Philippe ALBERA, Paroles d’utopie II, Contrechamps, Genève, 2001, (14/02/2006)

Rapports intra-paramétriques


La fusion des différents paramètres en une unité globale

À partir des différents matériaux de hauteur et de rythme, chaque paramètre est strictement relié aux autres selon un schéma immuable. L'exemple 3, que nous avons déjà évoqué pour le matériau rythmique, détaille ces associations de paramètres. Les associations sont appliquées pour toutes les sections numérotées de la pièce.

Les différents matériaux qui composent Nachtmusik I sont considérés comme les unités primaires d’un « tout » indissociable. Il ne s’agit pas ici de superposer ou de combiner les différentes dimensions musicales, mais de les faire fusionner en une unicité dans une écoute globale. L’approche déterministe du matériau reste très empreinte d’un désir de maîtriser totalement la conception des différentes dimensions paramétriques de la pièce, avec comme référence permanente la notion de dualité.

De même, comme le note Philippe Albèra, « Nachtmusik vit de la tension entre micro et macrostructure, et exige une écoute capable de passer instantanément de l’intérieur du phénomène sonore, avec ses différenciations multiples et raffinées, à une position plus distanciée, qui permette de suivre la logique du discours musical ; en d’autres termes, l’auditeur est appelé à percevoir simultanément deux couches de temps musical antinomiques, l’une fondée sur un présent élargi, qu’on pourrait dire harmonique, l’autre fondée sur une progression dans un temps plurilinéaire. ». Les différentes dimensions musicales agissent sur la structure de la pièce à plusieurs niveaux.

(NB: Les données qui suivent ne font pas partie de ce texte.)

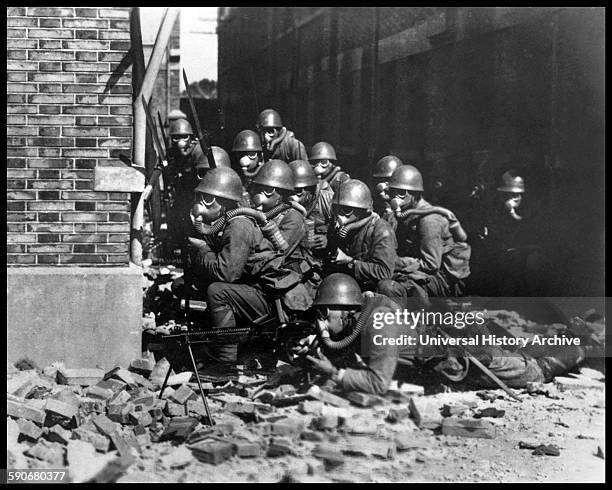 Photograph of Japanese Special Naval Landing Forces with gas masks and rubber gloves during a chemical attack, Battle of Shanghai. Dated 1937.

Elles ont à la fois un rôle d’identifiant et un rôle de variable. Leur rôle d’identifiant affecte directement la perception de la forme (un intervalle, par exemple, réapparaît de manière cyclique tout au long de la pièce et définit ainsi les différentes sections), alors que leur rôle de variable tend à diriger l’écoute immédiate d’une section (le même intervalle affecté à une section différente propose alors un enrichissement d’un complexe harmonique principal).

Exemple d’associations paramétriques : l’application de matériau pour la section 11

Afin de démontrer les différentes relations paramétriques qui régissent les sections numérotées de Nachtmusik I, je me propose d’analyser la section 11. Cette section s’articule autour de l’intervalle de seconde mineure, sur la paire ré 2 / mi bémol 4 (joué ici par le violoncelle), et sur l’accord parfait de si bémol mineur (joué par l’alto, le cor anglais et la clarinette basse). A ce complexe harmonique initial est ajoutée – à la fin de la section – une avancée mélodique composée de 11 intervalles ; soit les octaviations des intervalles 2 à 12 de la série A

À partir de cette situation harmonique, nous retrouvons chacune des associations paramétriques détaillées dans l'exemple 3. Pour l’intervalle de seconde mineure (soit la paire ré 2 / mi bémol 4), le tempo principal est à la noire à 144, avec des ritardandi récurrents jusqu’à la noire à 94. À l’exception du  « rythme d’articulation », chacune des composantes rythmiques est utilisée dans cette section. Le sujet rythmique principal ainsi que les modulations d’amplitude en sextolet de doubles croches sont donnés par le violoncelle. L’unité primaire, la double croche de quartolet, est appliquée aux avancées mélodiques.

De plus, nous pouvons remarquer que toute l’organisation de cette section est basée sur des rapports symétriques. La mesure utilisée au chiffre 11 propose une symétrie mise en avant par les deux séries de mesures séparées par une double-barre : 4+3+4 / 4+2+4. Les ritardandi peuvent eux aussi s’analyser de cette manière ; les trois répétitions du retard (144 > 94 | 144 > 94 || 144 > 94 | 144) tendent à créer une rupture d’un point de vue agogique et mettent en avant le point de symétrie que représente la double-barre.